_Your task_
Retype every entry exactly, character for character.
═════ The input
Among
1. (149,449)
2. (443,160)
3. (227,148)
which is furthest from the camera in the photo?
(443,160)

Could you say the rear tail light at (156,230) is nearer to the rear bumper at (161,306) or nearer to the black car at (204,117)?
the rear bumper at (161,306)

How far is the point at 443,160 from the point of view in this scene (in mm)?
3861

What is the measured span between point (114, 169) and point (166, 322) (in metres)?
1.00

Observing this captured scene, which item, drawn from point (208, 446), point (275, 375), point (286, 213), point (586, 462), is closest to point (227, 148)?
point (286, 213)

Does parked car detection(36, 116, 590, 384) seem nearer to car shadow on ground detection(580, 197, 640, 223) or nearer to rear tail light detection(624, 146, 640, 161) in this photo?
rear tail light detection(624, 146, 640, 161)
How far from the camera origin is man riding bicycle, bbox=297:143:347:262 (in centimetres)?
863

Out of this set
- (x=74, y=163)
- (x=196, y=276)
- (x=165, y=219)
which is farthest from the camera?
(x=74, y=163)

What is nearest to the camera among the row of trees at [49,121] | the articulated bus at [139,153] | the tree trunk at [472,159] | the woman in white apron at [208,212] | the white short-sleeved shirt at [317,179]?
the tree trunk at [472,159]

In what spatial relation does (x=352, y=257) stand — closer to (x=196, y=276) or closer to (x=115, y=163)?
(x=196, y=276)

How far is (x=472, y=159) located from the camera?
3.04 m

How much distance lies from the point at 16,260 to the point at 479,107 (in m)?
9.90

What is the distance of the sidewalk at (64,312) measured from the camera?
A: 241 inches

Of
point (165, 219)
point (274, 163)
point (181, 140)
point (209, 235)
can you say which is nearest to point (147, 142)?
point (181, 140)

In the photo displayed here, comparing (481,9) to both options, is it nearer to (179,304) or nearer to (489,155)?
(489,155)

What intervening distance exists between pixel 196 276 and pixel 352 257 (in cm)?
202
══════════
_Task output_
Among
1. (149,449)
2. (443,160)
3. (227,148)
which is furthest from the camera in the photo?
(443,160)

Could you say the rear tail light at (156,230) is nearer to the rear bumper at (161,306) or nearer to the black car at (204,117)?
the rear bumper at (161,306)

How far is the point at 443,160 from the point of view in this scene (in mm)?
3861

What is the measured span between point (114, 169) and point (166, 322) (in metres)?
1.00

Observing this captured scene, which item, drawn from point (208, 446), point (275, 375), point (286, 213), point (586, 462), is closest to point (227, 148)?
point (286, 213)

Does parked car detection(36, 116, 590, 384) seem nearer to car shadow on ground detection(580, 197, 640, 223) or nearer to rear tail light detection(624, 146, 640, 161) in this photo?
rear tail light detection(624, 146, 640, 161)
How far from the camera origin is man riding bicycle, bbox=297:143:347:262 (in centimetres)?
863

Out of this set
- (x=74, y=163)
- (x=196, y=276)
- (x=165, y=219)
which is farthest from the camera?
(x=74, y=163)

What is nearest to the camera among the row of trees at [49,121] | the articulated bus at [139,153] | the tree trunk at [472,159] | the woman in white apron at [208,212] | the white short-sleeved shirt at [317,179]?
the tree trunk at [472,159]

In what spatial relation does (x=352, y=257) stand — closer to (x=196, y=276) or closer to (x=115, y=163)?
(x=196, y=276)

How far is (x=472, y=159) located from the camera?
3.04 m

How much distance lies from the point at 16,260 to the point at 479,107 (in m)?
9.90

What is the distance of the sidewalk at (64,312) measured from the camera?
A: 241 inches

Of
point (165, 219)
point (274, 163)
point (181, 140)
point (209, 235)
can you say which is nearest to point (147, 142)?
point (181, 140)

In the photo displayed here, comparing (481,9) to both options, is it nearer to (179,304) or nearer to (489,155)?
(489,155)

What intervening distance exists between pixel 196 276 and pixel 352 257 (in cm)?
202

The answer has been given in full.